--- 表示された本文 ---
++++++++++++++++++++
忘備録。

晦日に退院した母。

施設に送り届けて、ケアマネに申し送り&病院からの書類を渡しました。

「おかえりー 早よ帰ってこれて、よかったねー」

聞き慣れた声にホッとしたのか、かすかに笑顔。

行きに車酔いしたので、帰りは、ひたすら話しかけていたけど。

きっと誰か、わからなかったのね。

何度も「もうすぐ?」と聞いただけだったけど。

そばにいるのが、娘だとは、わかってなかったのね。

施設が、母の安らぎの場所になったんだなと思うと、それでよかったと思う。

 

私が後見人をして、亡くなった叔母と叔父。

叔母は、母の実の姉だけど、ホント、仲が悪かった。

叔母が亡くなった後も、悪口しか、なかった。

よく、恨みつらみを言う時に「私が死ぬまで忘れないから!」とは、よく言ったもので、相手が亡くなったから、とは、言え、許せるもんじゃないとつくづく思った。

叔母は、脳梗塞で心肺停止になり、植物状態で1年間、過ごして亡くなった。

心肺停止になった時に、病院から、この先、どうするのか、聞かれた。

現役時代は、引っ越し引っ越しで、単身赴任も多かった叔父。

でも、定年退職してからは、365日ずっと一緒にいた叔父だけど、一度も「その時が来たら」と話したことは、なかったらしい。

ただ、子供がいない夫婦だったので、お互いに対して遺言状を書いていただけ。

延命してほしいのか、どうか、もちろん、わからないまま、叔母は、意思表示ができなくなった。

叔父と一緒にその場にいたけど、叔父が判断を下すべきだと伝えた。

たぶん、叔父は、パニックを起こしていたと思う。

普段は、人よりも少しテンポがずれていて、のんびりした人だった。
++++++++++++++++++++
--- 保存された項目 ---

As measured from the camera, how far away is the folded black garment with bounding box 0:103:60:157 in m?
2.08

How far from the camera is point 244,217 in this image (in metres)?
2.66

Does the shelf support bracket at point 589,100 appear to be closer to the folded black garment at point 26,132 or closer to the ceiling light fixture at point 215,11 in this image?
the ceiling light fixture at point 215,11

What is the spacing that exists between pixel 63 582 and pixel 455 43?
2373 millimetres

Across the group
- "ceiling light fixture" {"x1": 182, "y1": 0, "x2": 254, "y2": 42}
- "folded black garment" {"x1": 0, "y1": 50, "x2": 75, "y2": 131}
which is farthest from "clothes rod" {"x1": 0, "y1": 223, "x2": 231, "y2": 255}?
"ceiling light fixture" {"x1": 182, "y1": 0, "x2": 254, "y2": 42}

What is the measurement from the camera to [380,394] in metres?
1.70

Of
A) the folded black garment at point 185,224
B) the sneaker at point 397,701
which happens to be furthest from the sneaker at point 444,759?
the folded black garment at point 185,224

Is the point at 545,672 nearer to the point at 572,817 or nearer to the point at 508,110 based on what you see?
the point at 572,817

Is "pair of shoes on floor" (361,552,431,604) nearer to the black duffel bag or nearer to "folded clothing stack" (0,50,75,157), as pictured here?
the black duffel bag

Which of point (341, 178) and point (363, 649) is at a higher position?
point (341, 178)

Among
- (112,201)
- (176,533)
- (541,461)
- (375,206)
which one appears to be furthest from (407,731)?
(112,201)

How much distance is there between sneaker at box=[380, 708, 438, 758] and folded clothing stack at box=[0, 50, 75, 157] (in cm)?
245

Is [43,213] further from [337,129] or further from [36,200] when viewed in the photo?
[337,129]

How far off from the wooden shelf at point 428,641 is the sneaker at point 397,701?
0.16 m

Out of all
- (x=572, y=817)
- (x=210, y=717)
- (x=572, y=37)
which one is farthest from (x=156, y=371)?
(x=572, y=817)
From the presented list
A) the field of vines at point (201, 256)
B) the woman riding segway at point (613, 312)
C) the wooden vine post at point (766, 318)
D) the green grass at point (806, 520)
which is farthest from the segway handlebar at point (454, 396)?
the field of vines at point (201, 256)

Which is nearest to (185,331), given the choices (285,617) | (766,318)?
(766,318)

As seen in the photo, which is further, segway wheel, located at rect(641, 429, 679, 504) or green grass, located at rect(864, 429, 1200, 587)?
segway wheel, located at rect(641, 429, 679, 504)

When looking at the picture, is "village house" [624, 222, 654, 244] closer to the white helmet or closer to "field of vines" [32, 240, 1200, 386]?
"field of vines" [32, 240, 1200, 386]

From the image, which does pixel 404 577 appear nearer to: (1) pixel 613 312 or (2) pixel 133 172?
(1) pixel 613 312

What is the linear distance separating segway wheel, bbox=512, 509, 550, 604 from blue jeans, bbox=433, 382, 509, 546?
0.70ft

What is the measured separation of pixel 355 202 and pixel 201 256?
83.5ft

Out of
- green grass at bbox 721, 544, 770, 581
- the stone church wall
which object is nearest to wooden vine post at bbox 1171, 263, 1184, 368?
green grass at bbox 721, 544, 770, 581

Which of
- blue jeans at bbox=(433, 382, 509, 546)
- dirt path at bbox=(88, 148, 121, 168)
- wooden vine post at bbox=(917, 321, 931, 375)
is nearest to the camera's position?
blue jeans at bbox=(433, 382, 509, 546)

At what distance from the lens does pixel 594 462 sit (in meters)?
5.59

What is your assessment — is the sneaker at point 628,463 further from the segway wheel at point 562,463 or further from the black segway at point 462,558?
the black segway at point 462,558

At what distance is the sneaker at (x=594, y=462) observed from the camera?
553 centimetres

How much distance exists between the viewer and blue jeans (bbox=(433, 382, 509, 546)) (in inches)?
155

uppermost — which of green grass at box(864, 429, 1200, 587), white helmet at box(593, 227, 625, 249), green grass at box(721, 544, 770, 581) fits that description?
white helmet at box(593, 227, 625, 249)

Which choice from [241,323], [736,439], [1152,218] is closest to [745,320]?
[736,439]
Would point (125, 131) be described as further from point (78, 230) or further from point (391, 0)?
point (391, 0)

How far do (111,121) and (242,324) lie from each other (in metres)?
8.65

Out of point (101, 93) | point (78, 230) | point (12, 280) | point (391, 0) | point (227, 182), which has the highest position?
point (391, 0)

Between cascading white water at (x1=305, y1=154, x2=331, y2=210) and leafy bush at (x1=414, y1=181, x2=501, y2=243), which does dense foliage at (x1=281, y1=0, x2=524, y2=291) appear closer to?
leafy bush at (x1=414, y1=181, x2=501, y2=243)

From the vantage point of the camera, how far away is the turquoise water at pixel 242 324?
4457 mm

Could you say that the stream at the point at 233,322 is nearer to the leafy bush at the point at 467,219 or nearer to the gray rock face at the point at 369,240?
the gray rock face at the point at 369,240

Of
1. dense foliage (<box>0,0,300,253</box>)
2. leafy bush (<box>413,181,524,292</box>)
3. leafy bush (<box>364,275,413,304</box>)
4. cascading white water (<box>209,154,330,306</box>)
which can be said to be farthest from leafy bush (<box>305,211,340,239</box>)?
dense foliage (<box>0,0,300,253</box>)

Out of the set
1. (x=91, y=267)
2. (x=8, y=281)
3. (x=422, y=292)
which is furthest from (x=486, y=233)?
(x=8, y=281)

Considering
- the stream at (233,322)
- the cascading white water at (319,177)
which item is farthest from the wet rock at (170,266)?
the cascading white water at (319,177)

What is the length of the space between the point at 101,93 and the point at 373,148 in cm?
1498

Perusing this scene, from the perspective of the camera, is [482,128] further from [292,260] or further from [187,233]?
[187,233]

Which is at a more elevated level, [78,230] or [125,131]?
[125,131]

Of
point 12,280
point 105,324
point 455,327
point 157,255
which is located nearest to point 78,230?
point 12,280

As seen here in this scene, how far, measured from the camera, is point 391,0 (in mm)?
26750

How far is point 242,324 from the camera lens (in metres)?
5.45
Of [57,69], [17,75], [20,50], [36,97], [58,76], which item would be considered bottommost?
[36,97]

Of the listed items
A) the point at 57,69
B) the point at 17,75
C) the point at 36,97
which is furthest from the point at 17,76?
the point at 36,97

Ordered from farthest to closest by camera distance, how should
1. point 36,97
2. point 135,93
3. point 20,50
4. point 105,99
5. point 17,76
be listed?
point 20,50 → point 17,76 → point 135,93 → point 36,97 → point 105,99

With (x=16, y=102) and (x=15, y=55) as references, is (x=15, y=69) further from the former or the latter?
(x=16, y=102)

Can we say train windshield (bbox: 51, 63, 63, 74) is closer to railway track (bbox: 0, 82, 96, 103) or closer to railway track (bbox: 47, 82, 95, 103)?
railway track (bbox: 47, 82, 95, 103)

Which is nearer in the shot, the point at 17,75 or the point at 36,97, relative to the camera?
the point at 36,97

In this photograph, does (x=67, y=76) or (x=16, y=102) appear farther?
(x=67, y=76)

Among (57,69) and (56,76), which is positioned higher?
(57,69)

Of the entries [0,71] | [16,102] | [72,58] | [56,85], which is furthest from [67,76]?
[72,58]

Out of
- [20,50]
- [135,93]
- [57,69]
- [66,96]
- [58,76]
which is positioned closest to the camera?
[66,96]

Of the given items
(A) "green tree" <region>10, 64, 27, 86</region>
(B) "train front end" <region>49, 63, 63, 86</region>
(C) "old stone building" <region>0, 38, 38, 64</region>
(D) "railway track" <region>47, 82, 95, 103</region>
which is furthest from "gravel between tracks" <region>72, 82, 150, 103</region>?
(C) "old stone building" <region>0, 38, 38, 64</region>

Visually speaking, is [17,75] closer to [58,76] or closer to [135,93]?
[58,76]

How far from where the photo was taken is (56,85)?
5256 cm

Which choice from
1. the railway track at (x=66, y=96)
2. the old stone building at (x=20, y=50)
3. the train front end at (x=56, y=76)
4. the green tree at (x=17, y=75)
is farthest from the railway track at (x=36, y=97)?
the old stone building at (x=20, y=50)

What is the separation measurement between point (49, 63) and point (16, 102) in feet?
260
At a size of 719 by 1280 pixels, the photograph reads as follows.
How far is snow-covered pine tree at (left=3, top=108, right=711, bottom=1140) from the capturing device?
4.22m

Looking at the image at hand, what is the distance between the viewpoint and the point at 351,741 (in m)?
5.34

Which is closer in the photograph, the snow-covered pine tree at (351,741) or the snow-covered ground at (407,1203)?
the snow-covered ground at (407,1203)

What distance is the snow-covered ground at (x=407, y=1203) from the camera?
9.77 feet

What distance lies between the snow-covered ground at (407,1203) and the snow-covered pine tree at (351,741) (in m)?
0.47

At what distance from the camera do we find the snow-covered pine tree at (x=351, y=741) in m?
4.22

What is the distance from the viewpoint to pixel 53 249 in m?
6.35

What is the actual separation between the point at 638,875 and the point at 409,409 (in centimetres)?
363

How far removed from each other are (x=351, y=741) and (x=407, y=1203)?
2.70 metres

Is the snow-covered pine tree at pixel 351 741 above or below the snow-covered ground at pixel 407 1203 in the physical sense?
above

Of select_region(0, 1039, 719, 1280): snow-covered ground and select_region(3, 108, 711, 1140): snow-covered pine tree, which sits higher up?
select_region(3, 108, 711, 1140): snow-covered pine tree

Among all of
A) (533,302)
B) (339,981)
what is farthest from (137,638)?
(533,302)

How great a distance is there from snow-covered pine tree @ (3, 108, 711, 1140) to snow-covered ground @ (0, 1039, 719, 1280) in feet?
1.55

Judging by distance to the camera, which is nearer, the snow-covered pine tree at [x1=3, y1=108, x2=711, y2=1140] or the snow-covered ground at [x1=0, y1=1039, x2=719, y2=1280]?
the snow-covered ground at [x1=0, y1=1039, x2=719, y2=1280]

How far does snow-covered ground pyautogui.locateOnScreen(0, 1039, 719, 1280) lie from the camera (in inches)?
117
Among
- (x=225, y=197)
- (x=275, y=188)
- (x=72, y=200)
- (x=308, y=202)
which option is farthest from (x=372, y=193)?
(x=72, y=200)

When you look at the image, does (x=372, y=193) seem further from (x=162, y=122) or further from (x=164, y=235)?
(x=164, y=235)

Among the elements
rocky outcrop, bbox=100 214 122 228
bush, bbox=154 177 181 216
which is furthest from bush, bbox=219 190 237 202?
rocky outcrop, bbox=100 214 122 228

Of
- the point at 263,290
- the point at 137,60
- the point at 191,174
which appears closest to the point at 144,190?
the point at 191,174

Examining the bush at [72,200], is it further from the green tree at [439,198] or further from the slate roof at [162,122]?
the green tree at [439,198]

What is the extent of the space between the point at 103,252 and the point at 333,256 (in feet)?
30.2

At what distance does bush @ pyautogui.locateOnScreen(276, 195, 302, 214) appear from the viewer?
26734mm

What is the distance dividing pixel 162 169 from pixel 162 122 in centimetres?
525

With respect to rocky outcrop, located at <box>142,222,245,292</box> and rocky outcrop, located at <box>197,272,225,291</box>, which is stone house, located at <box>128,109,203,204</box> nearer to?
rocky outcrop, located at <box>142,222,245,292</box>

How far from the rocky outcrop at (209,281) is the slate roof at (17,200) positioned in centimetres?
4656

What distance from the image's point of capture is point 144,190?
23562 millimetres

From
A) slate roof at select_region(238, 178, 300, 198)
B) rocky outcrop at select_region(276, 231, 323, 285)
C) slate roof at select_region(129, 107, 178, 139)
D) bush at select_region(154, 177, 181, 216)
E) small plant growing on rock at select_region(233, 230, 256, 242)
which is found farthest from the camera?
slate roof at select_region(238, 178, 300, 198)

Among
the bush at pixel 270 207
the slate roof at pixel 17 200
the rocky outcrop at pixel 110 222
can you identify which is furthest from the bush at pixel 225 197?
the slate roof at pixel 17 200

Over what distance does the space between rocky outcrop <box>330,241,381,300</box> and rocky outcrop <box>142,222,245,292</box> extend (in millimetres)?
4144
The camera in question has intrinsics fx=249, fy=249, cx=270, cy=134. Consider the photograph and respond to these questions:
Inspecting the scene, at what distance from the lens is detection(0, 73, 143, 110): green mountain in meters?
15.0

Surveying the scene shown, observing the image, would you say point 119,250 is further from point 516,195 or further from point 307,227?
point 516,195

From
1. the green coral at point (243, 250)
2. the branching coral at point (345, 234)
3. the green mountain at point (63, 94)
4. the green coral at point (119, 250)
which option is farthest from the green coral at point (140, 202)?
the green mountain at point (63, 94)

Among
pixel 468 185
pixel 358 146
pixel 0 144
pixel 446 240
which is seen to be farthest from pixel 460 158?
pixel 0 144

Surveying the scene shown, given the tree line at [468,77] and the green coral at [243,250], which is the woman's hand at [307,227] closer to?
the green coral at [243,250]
++++++++++++++++++++
--- やること ---
母の退院と叔母・叔父の後見についての本文を、最後の文の後から書き継ぐ。

--- 作業の結果 ---
ほとんどのことに動じる人じゃなかった。

「5分で決めてください」

「看護師が今、手動で呼吸を確保しています」

「人工呼吸器を使うか、どうか、決めてください」

そういうと、医師は、出て行った。

叔父が「どうしよ?」と振り返った。

ごめん、私には、何も言えないよ、と伝えた。

それから、それまでしたことがないほどの長くて深い呼吸をしたように思う。

 

そのずっとずっと前に、父が亡くなった時も、父のベッドサイドにいた。

夜中だった。

突然、病院の母から電話があって、すぐに来るように言われた。

終電車に間に合い、駅からタクシーで病院に。

父の呼吸がだんだん遅くなり、忘れた頃に息を吸う。

なぜか、引き留めねば…とは、思わなかった。

そばにいることだけ、伝えたかった。

耳元で「ここにいるよ」と言うと、深い息を吸う。

きっと聞こえてる、という返事なんだろうと思った。

そんなことをたぶん、叔父の決心を待つ間、短時間だったのだと思うけど、思い出していた。

「助けてもらお」と叔父が決めた。

すぐに人工呼吸器がつけられた。

その後、叔母は、療養型の病院に転院した。

そこで、口からは、呼吸できないけど、喉に開けられたところから自発呼吸ができるようになり、人工呼吸器が外された。

 

母は、一度も会いに行かなかった。

会いに行っても、叔母には、わからなかったかもしれないけど。

そして、「見苦しい生き方」と言ってのけた。

その時は、もし、反対の立場でも、叔母も同じことを言いそうだなと思ったっけ。

それほど仲が悪い姉妹だった。

叔母の後見人になった私をよく罵っていたなぁ。

「いったい、いくら、もらったの?」とまで言われたなぁ。

「私は、あんな見苦しい生き方、しない」

「絶対に延命なんて、みっともないこと、しないで」

「まあ、あんたなんかに世話にならんけどね」

「@@(妹)の方がずっと優しいし、気が付く子だから、あの子の世話になるから」

 

なぜ、こんなことを書いたのか。

そう、施設に戻った母が飲食しなくなったのですよ。

母は、繰り返した熱中症のため、腎機能も心機能も弱りました。

水分を摂らなくなると、腎臓がダウン。

摂りすぎても、心臓がダウン。

もっと元気な頃は、「水すら、飲ませてもらえない!」と文句ばかりでしたが、今の施設に入ってからは、文句を言うこともなく、コントロールできていました。

それが、急に食べない、飲まない。

「その時」が来たのかもしれないけど、とりあえず、水分補給のために点滴を考えましょうか?とケアマネから電話。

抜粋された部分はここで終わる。